Each SM packs 128 CUDA cores, one RT core, four Tensor cores, four Texture Units, a 256KB Register File, and 128 KB of L1/Shared Memory.
The fully-enabled AD102 GPU so packs 176 ROPs, 576 Texture Units, as well as 18,432 CUDA cores, 144 RT cores, and 576 Tensor cores.
When it comes to memory, you are looking at a total of 18432KB of L1 cache (compared to 10,752KB in GA102), as well as a rather impressive 98,304KB of L2 cache (a 16x more compared to 6,144KB on the GA012). Nvidia was also keen to note that it worked closely with Micron to bring 22.4 Gbps GDDR6X memory.
The cut-down AD102 on the RTX 4090
Of course, the Geforce RTX 4090 features a cut-down AD102 GPU, suggesting a possible RTX 4090 Ti to be released in the future.
The GA102 GPU on the RTX 4090 packs 11 GPCs, 64 TPCs, and 128 SMs, adding up to 16,384 CUDA cores, 128 3rd Gen RT cores, and 4th Gen 512 Tensor cores. It features 176 ROPs, 512 Texture Units, and comes with 24GB of 21Gbps GDDR6 memory on a 384-bit memory interface.
As noted earlier, it is manufactured on TSMC's 4 nm Nvidia custom process and has a die size of 608.5 mm2 with 76.3 billion transistors.

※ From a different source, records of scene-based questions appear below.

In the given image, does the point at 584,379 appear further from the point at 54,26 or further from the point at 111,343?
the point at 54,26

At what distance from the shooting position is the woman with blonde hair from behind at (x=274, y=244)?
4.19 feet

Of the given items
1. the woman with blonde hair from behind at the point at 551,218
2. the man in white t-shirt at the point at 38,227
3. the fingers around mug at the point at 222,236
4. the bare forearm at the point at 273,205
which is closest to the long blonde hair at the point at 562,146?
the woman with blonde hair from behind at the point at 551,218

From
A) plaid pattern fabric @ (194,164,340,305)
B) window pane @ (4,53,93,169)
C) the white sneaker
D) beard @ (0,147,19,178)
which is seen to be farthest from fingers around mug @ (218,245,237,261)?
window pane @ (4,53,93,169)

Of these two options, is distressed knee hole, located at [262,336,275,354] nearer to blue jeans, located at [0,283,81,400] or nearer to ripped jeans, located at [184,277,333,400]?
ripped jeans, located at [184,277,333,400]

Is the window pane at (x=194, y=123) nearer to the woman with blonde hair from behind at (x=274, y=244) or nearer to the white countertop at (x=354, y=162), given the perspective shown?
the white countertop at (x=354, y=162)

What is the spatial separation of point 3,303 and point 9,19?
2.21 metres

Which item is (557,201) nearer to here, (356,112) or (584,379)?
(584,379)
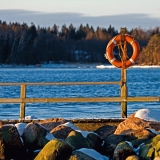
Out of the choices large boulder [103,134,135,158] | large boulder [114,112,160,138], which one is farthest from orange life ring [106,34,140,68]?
large boulder [103,134,135,158]

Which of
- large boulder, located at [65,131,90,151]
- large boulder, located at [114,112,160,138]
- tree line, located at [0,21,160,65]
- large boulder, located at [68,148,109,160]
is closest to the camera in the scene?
large boulder, located at [68,148,109,160]

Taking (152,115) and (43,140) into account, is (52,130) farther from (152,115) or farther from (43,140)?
(152,115)

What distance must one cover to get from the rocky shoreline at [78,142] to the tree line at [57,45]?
103930 mm

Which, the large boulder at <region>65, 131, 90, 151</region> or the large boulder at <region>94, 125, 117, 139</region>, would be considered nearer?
the large boulder at <region>65, 131, 90, 151</region>

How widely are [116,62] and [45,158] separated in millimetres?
4505

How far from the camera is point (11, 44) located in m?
116

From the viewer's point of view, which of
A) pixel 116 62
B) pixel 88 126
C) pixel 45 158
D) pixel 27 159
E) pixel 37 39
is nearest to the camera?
pixel 45 158

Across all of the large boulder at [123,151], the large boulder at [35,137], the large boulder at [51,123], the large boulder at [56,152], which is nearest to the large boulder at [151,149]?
the large boulder at [123,151]

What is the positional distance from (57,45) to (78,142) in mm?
118020

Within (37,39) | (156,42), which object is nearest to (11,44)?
(37,39)

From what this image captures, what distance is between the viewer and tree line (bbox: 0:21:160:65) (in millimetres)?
117250

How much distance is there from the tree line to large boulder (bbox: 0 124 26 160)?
104 m

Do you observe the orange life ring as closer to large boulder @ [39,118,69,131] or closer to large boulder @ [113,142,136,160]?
large boulder @ [39,118,69,131]

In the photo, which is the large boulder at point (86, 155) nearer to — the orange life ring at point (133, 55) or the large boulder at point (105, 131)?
the large boulder at point (105, 131)
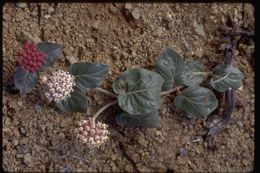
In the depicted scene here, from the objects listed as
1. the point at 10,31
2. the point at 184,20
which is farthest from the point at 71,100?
the point at 184,20

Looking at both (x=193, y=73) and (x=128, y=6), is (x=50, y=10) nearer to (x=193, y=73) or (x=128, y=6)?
(x=128, y=6)

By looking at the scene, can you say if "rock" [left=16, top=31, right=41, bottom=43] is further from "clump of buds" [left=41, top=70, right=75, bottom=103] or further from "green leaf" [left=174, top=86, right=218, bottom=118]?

It packs 16,384KB of L1 and 73,728KB of L2 cache. The TGP is set at 450W.
The Geforce RTX 4090 will work at a 2,520MHz GPU boost clock, which is pretty impressive, and, of course, supports Nvidia's latest DLSS 3 and features two NVENC (8th Gen) video engines.
The AD103 and AD104 GPUs
The Geforce RTX 4080 16GB will end up with the AD103 GPU, a 4nm 378.6mm2 die size chip with 45.9 billion transistors. It packs 7 GPCs, 48 TPCs, and 76 SMs. This adds up to 9,728 CUDA cores, 76 RT cores, and 304 Tensor cores. It has 112 ROPs, 304 Texture Units, and packs 16GB of 22.4Gbps GDDR6X memory on a 256-bit memory interface, adding up to 716.8GB/s of memory bandwidth. It comes with 9,728KB of L1 and 65,536KB of L2 cache.
The Geforce RTX 4080 16GB will work at 2505MHz GPU Boost clock, and has a TGP (Total Graphics Power) of 320W.

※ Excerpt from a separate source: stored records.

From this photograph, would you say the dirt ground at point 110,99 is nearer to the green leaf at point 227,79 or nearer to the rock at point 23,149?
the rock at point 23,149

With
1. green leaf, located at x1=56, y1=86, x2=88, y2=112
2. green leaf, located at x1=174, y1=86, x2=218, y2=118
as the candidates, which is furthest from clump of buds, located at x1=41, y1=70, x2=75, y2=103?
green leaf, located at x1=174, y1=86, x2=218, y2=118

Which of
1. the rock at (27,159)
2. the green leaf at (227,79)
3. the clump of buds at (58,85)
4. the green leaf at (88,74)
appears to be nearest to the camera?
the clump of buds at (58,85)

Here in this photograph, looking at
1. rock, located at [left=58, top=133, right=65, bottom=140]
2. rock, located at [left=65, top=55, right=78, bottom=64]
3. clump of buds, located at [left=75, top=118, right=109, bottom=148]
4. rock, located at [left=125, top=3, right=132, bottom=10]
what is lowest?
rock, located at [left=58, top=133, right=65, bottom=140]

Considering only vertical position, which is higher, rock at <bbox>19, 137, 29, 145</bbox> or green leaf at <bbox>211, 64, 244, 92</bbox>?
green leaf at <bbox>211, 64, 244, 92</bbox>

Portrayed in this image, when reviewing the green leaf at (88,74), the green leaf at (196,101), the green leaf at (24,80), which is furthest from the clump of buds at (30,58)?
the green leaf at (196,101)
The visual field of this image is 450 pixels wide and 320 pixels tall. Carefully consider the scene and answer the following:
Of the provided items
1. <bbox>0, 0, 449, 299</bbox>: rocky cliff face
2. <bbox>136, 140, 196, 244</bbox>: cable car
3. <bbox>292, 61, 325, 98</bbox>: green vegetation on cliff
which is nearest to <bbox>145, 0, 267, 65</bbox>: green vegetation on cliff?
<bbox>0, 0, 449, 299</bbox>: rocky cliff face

The Geforce RTX 4080 12GB, which was pretty much a big mystery, is based on AD104 GPU, a 4nm chip with 294.5mm2 die size and 35.8 billion transistors.
The AD104 features 5 GPCs, 30 TPCs, and 60 SMs, for a total of 7,680 CUDA cores, 60 RT cores, and 240 Tensor cores. There are 80 ROPs, 240 Texture Units, and comes with 12GB of 21Gbps GDDR6X memory on a 192-bit memory interface, leaving it with a maximum memory bandwidth of 504GB/s.

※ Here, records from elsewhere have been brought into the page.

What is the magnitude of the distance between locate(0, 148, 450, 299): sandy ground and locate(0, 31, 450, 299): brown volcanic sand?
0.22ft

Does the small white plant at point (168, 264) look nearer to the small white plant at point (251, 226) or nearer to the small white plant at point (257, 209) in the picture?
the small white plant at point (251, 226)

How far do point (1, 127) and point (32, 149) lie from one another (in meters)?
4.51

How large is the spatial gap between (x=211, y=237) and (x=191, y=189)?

The RTX 4080 12GB works at a 2610MHz GPU Boost clock and has a TGP of 285W. The L1 and L2 cache got cut down to 7,680KB and 49,152KB, respectively.
Both the AD103 and AD104 pack the same two NVENC 8th gen video engines.
No Founders Edition for the RTX 4080 12GB
As noted earlier, Nvidia will have Founders Edition cards for the RTX 4090 and the RTX 4080 16GB, while the RTX 4080 12GB will only come in custom versions from Nvidia AIC partners.
The flagship Geforce RTX 4090 will be available as of October 12th, starting at $1,599. The RTX 4080 versions will be available in November, with the price set at $1,199 for the 16GB and $899 for the 12GB version.